— BEGIN —
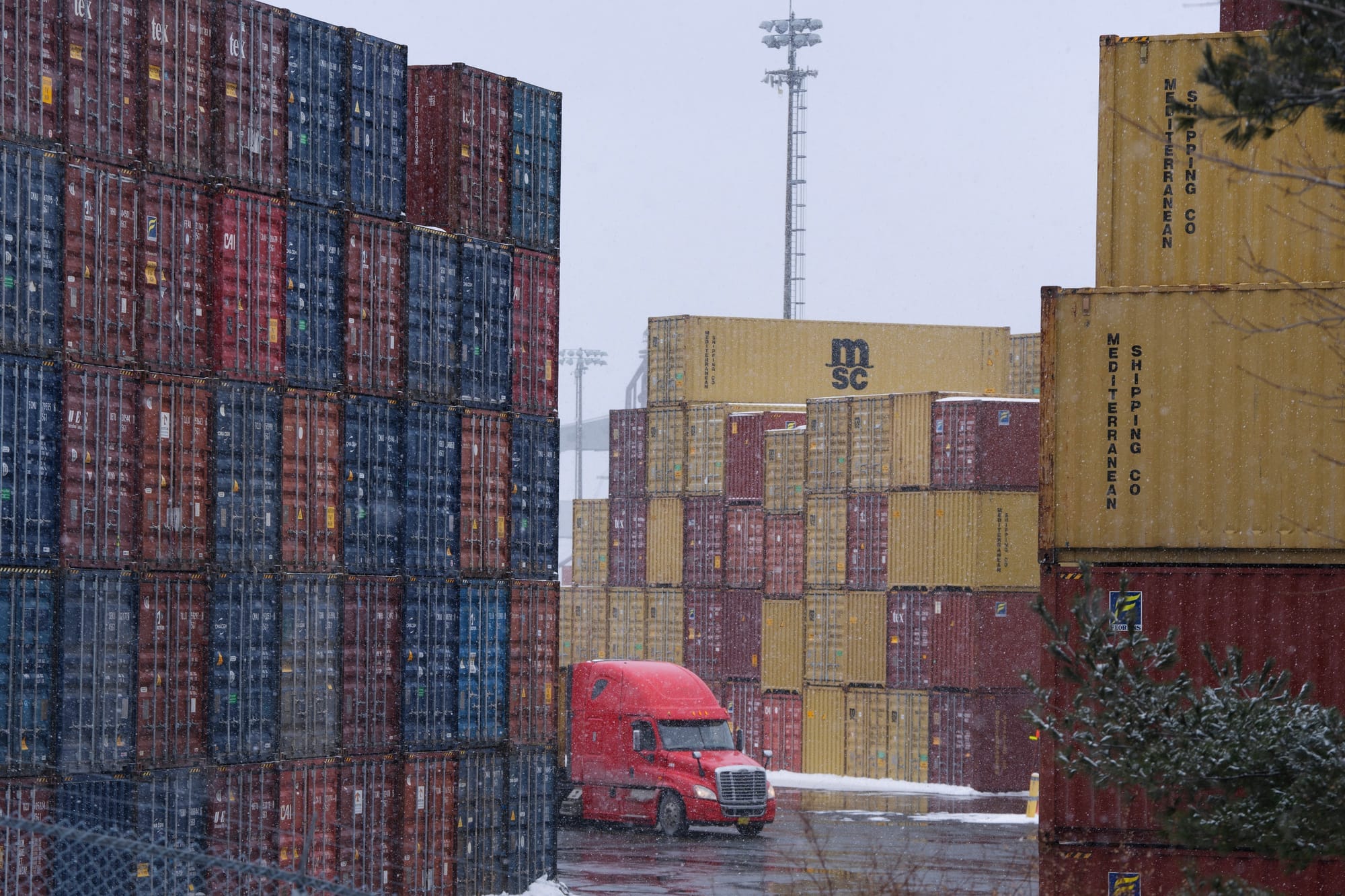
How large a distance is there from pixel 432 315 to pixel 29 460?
5.84 m

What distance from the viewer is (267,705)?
67.0ft

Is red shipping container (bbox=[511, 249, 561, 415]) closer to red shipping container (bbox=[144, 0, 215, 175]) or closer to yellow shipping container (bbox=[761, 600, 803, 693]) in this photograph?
red shipping container (bbox=[144, 0, 215, 175])

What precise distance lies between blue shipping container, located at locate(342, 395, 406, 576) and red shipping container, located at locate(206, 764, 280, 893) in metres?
2.77

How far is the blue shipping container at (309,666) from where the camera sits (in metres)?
20.6

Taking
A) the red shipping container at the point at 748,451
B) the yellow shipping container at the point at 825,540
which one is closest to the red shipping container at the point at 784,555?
the yellow shipping container at the point at 825,540

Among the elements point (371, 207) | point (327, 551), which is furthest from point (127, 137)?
point (327, 551)

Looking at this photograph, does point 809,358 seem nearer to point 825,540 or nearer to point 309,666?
point 825,540

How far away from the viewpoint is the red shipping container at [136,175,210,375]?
1956 cm

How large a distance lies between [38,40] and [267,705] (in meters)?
7.50

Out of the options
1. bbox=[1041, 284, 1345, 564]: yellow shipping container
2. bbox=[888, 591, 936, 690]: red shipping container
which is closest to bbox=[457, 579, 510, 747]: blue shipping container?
bbox=[1041, 284, 1345, 564]: yellow shipping container

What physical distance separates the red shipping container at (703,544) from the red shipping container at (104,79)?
29.2 m

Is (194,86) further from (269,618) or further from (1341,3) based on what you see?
(1341,3)

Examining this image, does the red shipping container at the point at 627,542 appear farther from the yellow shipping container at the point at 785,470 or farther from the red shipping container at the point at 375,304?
the red shipping container at the point at 375,304

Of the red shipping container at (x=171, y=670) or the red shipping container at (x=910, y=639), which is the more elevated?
the red shipping container at (x=171, y=670)
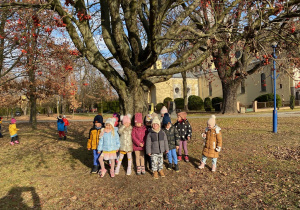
— END —
[Aim] In the lines from the one containing "Is (194,86) further" through the end of the lines, swap "elevated" for "raised" and reproduce only those lines, leaving all else unchanged. Omit the pictures.

[Result]
Is (194,86) further from (269,618) or further from (1341,3) based on what you see?
(1341,3)

Examining this image, does the red shipping container at the point at 627,542 appear farther from the yellow shipping container at the point at 785,470 or farther from the red shipping container at the point at 375,304?
the red shipping container at the point at 375,304

Of the red shipping container at (x=171, y=670) or the red shipping container at (x=910, y=639), which is the more raised?
the red shipping container at (x=171, y=670)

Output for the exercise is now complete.